The Ninety Nine (99) beautiful names of Allah – Imam Ghazali

Imam Ghazali

Paperback, 216 pages
9,75 X 9.9 in
Dar Ul Thaqafah

We present this translation of Al-Ghazalis treatise on the ninety nine beautiful names of Allah (swt) as a way of allowing those hitherto unfamiliar with Islamic thought to taste something of the reflective capacities of a man who has continued to be recognized as a philosophical theologian over the centuries. The treatise is based in practice: The custom on the party of Muslims to recite the names of God culled from the Quran in a traditional order, usually using a set of 33 beads (Subha) to assist them in enumerating the names. These names recall the attributes whereby god has made himself in revelation, and which also connect human expressions with matters divine. So to recall God as ‘the merciful one’ is to allude to those verse of the Quran where god is so named, as well as experiences of mercy we may have had.

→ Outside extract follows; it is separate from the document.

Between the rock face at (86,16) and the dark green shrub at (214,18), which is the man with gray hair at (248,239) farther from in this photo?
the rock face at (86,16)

The connection between our experience and the reality of God’s mercy may be tenuous, but the verbal connection provides a slender threat, at least so that reciting these divine names allows us to bring God into our ambit. So that reciting these divine names allows us to being God into our ambit. Ye the fact the names are more than attributes, because God uses them of Himself in revealing himself to the prophet, saves our recitation from reducing God to our experience.

Part one canvasses some of the conceptual issues involved, such as differentiating name from the attribute, outlining what is involved in the act of naming and how names related to the object they purport to name. His reflections here mirror some of the issues currently debated in philosophical circles, to show that these matters defy easy resolution.

Part two addresses each name in the traditional list (of Abu Hurayra), first noting how our use of the term to attribute certain to God may be clarified and purified so as to provide a helpful, rather than a misleading, pointer to the reality which the Quran names in god. The second part of his treatment of each name is normally introduced by the term ‘Counsel’ (tanbeeh) and intends to offer counsel on how individual believers might themselves have a share in this divine attribute, and thereby make themselves more pleasing to God.